* begin Document segment *
I think you are sidestepping the real issue I raised, which is:

    What is the reason why you do not want to feed the precompose helper
    with some arguments to 'git commit', while it is OK to pass all
    arguments to other commands through precomposition?

I admit it was my fault that I did not spell it out clearly in my
response.

I understand that arguments other than pathspec and revs could be left in
decomposed form, but is there any harm in canonicalizing any and all
command line parameters given in decomposed form consistently into
precomposed form? What problem are you trying to solve by special casing
"git commit"? That is the real question to be answered, as there may be
other commands some of whose arguments may not want to be canonicalized
due to the same reason, but you simply overlooked them. When other people
need to fix that oversight, they need a clearly written criterion what
kind of arguments should not be fixed and why.

And the reason cannot be a desire to pass the value to "--message"
argument intact [*1*]; it is not like osx cannot handle text in
precomposed form, right?

In general, I do not want to see ugly code that says "this one potentially
names a path so we add a call to fix it from decomposed form, but that
other one is not a path and we take it intact" sprinkled all over in the
codebase, without a good reason.
* end Document segment *
* begin Data segment *
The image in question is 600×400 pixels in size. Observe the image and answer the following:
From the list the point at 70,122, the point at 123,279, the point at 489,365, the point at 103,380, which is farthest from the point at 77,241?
* end Data segment *
*Work to do*.
Copy out the full message about precomposing the arguments to "git commit" word for word, from its first line to its last.

*Answer in full*.
I think you are sidestepping the real issue I raised, which is:

    What is the reason why you do not want to feed the precompose helper
    with some arguments to 'git commit', while it is OK to pass all
    arguments to other commands through precomposition?

I admit it was my fault that I did not spell it out clearly in my
response.

I understand that arguments other than pathspec and revs could be left in
decomposed form, but is there any harm in canonicalizing any and all
command line parameters given in decomposed form consistently into
precomposed form? What problem are you trying to solve by special casing
"git commit"? That is the real question to be answered, as there may be
other commands some of whose arguments may not want to be canonicalized
due to the same reason, but you simply overlooked them. When other people
need to fix that oversight, they need a clearly written criterion what
kind of arguments should not be fixed and why.

And the reason cannot be a desire to pass the value to "--message"
argument intact [*1*]; it is not like osx cannot handle text in
precomposed form, right?

In general, I do not want to see ugly code that says "this one potentially
names a path so we add a call to fix it from decomposed form, but that
other one is not a path and we take it intact" sprinkled all over in the
codebase, without a good reason.